Por fim, mantemos a exposição a Dívida Emergente, em moeda local. Na nossa opinião, estas economias continuarão a registar taxas de crescimento, em média, muito superiores às das economias avançadas, suportadas por factores estruturais como a demografia, urbanização e crescimento da classe média, o que combinado com taxas de juro baixas nos Estados-Unidos e negativas na Zona Euro, significa uma alternativa interessante no espectro das obrigações.
Outlook Obrigações: Underweight
Dív. Pública Euro: Underweight
Dív. Pública EUA: Underweight
Dív. Híbrida (IG): Overweight
High Yield Global: Overweight
Dív. Emergente (Local): Overweight
Yields das Obrigações (%)
Por fim, resultado da posição neutral em Acções e underweight em Obrigações, a alocação de activos recomendada inicia o ano overweight em Liquidez. Sendo certo que rendibilidade é reduzida, a Liquidez é descorrelacionada das restantes classes de activos, permitindo acomodar o eventual aumento da volatilidade nos mercados financeiros.
Em termos cambiais, mantemos uma exposição ligeiramente underweight em USD e overweight em NOK (coroas norueguesas) e em moedas emergentes, através de obrigações destes países. Relativamente ao USD, a perspectiva de aumento do défice e dívida pública, com o novo presidente democrata, a recuperação da economia global (e não apenas da norte-americana) e a diminuição dos diferenciais de taxas de juro, são factores que colocam pressão no USD. Pelo contrário, as NOK poderão beneficiar de uma recuperação do preço do barril do petróleo e as moedas emergentes, de acordo com os analistas do banco Pictet, encontram-se 25% subvalorizadas face ao USD.
EUR: Overweight
USD: Underweight
NOK: Overweight
Emergentes: Overweight
Concluindo, o ano de 2020 veio uma vez mais relembrar os investidores da importância do investimento a médio e longo prazo e, em particular, a importância de “não sair totalmente do mercado” em períodos de turbulência, como em Março último. Desde então, a recuperação foi significativa nas diferentes classes de activos, e suportada pelos bancos centrais, que pressionaram ainda mais as taxas de juro e impulsionaram as valorizações e avaliações dos activos com maior risco.

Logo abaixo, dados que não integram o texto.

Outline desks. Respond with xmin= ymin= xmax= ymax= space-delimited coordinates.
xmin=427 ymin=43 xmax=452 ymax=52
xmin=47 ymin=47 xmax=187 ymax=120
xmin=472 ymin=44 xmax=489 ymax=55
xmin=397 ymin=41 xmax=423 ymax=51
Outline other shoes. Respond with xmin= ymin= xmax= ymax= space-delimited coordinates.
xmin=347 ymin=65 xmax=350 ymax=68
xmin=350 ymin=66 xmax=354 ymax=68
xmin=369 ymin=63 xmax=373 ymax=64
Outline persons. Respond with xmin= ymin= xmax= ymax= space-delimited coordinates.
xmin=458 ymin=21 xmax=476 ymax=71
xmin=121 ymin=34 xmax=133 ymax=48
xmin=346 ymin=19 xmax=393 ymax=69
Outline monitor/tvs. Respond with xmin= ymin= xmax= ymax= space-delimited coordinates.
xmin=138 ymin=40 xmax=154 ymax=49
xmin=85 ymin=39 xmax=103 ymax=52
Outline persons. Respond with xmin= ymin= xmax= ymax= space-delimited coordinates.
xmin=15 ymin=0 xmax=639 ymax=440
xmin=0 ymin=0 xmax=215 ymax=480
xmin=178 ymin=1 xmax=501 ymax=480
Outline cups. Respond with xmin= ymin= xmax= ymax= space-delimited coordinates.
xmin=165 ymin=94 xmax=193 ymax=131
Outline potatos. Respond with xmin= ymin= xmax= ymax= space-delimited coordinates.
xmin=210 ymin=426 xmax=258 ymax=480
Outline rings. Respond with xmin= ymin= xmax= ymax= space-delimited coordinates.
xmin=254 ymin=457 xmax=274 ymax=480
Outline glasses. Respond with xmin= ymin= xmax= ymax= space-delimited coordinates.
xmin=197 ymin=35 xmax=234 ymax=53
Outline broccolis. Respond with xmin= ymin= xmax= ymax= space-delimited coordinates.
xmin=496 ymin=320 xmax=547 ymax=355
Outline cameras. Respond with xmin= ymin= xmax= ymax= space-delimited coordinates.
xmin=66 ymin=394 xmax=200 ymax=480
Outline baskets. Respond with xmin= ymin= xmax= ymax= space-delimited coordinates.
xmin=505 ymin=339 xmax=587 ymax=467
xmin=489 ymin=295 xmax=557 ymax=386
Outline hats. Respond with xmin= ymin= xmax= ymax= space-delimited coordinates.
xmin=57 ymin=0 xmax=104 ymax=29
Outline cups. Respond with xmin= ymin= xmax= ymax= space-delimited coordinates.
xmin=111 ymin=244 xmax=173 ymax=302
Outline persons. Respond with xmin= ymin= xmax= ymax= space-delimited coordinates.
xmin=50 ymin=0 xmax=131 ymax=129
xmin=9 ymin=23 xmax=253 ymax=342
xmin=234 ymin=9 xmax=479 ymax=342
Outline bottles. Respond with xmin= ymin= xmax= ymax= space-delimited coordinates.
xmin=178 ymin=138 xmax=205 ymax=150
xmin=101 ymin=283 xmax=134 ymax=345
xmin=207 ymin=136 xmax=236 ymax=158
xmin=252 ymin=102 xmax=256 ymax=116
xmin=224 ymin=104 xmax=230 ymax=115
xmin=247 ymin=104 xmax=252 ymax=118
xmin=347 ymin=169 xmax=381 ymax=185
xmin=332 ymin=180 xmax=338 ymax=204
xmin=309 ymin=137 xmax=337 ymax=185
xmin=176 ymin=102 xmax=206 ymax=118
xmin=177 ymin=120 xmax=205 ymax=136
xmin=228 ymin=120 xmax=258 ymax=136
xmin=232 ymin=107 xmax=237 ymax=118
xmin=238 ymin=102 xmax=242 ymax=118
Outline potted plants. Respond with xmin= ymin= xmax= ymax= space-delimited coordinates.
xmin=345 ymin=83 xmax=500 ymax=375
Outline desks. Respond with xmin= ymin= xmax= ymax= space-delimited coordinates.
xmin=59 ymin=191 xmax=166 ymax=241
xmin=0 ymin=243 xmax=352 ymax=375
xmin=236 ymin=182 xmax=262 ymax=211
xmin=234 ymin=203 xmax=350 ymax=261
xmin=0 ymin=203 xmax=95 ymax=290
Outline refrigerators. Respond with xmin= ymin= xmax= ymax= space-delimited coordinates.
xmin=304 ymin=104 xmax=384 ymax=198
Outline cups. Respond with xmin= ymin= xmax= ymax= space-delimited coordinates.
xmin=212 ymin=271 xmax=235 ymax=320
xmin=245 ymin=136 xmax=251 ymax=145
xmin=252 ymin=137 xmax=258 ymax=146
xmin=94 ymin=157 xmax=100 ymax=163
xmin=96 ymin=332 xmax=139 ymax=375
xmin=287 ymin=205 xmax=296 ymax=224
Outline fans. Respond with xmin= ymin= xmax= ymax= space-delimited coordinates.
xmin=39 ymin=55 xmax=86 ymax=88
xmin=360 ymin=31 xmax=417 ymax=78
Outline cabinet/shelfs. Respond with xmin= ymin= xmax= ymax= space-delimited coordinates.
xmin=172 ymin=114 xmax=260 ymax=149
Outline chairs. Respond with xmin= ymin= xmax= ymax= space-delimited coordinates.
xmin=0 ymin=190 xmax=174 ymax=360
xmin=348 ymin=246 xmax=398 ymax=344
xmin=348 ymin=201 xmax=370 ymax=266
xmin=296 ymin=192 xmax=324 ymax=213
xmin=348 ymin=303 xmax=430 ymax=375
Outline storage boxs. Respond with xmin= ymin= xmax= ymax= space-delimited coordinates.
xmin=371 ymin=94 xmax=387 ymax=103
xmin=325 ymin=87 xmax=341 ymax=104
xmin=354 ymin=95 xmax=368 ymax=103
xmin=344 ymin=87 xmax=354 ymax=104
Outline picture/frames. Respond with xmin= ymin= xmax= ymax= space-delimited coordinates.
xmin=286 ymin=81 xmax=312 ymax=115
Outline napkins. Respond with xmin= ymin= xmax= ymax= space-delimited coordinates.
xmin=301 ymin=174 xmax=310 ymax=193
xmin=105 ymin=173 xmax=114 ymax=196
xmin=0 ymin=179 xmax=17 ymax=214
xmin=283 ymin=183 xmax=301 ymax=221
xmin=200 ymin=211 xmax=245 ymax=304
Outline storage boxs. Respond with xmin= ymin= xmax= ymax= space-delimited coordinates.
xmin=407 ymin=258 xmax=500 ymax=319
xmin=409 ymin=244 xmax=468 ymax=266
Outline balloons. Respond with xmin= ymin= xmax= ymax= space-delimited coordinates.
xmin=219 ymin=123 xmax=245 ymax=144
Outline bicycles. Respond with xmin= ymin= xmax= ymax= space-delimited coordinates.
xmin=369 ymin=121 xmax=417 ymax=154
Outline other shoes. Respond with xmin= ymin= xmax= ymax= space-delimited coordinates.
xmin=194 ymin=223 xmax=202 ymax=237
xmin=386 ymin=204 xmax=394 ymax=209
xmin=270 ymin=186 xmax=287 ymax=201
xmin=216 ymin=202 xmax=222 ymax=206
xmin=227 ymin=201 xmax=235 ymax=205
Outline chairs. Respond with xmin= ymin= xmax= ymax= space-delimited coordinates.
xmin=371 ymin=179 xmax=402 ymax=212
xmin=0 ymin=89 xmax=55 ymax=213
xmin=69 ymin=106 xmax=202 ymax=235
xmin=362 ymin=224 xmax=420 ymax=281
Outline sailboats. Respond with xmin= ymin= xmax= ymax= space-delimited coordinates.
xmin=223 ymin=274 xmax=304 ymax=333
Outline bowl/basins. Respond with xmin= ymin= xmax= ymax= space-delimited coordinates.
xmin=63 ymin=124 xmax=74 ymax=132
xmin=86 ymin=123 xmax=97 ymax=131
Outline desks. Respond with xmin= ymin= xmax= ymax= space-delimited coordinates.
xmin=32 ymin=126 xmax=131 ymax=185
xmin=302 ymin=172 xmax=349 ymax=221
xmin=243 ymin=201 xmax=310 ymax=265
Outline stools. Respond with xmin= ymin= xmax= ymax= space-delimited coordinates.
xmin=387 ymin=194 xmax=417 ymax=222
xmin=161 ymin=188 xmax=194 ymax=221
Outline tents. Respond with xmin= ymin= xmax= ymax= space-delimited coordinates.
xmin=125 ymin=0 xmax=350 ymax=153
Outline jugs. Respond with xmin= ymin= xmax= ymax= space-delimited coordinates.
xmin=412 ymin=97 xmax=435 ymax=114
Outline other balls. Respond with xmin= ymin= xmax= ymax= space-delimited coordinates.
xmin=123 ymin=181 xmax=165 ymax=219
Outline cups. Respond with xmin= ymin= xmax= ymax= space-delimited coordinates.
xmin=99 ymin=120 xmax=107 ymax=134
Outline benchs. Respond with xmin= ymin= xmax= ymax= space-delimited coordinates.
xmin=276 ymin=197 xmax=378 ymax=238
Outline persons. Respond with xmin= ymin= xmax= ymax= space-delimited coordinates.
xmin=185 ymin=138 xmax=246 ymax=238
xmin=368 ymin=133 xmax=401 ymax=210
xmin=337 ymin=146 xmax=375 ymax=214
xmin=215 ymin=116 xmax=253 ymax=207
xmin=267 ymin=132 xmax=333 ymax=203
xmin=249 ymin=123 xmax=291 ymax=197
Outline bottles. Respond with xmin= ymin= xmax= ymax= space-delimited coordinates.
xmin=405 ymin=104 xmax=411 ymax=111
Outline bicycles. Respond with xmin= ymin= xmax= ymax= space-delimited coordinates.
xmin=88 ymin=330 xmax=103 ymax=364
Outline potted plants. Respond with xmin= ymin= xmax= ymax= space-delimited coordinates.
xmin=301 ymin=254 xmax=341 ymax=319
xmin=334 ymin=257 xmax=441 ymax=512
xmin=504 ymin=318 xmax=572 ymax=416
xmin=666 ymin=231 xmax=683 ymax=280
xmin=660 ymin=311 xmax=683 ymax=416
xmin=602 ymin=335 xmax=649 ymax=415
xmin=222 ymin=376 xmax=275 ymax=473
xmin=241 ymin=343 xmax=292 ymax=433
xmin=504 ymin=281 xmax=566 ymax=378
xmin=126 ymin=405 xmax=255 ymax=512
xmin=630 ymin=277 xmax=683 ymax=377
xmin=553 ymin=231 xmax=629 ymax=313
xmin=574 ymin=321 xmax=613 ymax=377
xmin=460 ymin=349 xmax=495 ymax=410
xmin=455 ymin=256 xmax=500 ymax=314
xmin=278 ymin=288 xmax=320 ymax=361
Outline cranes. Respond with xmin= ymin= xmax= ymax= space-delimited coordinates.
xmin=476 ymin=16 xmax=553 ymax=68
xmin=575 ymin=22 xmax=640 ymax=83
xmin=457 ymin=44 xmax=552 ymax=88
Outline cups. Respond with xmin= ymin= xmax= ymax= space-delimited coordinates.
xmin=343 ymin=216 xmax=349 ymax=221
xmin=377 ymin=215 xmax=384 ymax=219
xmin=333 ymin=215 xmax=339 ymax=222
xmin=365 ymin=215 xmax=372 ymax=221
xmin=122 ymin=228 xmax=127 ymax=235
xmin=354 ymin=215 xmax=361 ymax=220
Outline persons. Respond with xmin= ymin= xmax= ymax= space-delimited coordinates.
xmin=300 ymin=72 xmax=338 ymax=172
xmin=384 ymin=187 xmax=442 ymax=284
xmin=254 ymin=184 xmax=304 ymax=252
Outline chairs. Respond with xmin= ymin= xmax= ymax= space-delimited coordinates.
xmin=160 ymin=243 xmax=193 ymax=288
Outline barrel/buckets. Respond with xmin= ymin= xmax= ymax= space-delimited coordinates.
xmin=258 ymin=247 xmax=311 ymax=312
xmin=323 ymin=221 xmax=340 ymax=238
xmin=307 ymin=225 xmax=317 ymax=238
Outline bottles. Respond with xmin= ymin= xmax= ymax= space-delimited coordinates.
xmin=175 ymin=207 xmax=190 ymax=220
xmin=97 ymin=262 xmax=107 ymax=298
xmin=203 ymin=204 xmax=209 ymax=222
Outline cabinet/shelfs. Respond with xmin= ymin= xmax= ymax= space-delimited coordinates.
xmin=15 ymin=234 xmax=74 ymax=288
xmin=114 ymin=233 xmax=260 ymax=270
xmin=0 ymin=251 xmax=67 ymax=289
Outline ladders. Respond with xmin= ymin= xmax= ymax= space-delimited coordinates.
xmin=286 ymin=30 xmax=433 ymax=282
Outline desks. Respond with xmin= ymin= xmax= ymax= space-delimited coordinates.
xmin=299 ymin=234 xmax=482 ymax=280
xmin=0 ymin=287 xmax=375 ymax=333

Assim, o ano de 2021 inicia-se num contexto (novamente) desafiante: a economia é esperada recuperar, mas condicionada pela evolução da pandemia global; os activos com menos risco não oferecem rendibilidade; e, as avaliações dos activos com risco são, salvo excepções, elevadas.
Deste modo, a diversificação continua fundamental, combinando posições com maior risco e rendibilidade esperada, como é o caso das Acções, com posições de menor risco e retorno, como a Liquidez e o Ouro. Entre as Acções, a abordagem deverá ser global e com exposição às grandes tendências dos próximos anos, como o ambiente e a sustentabilidade.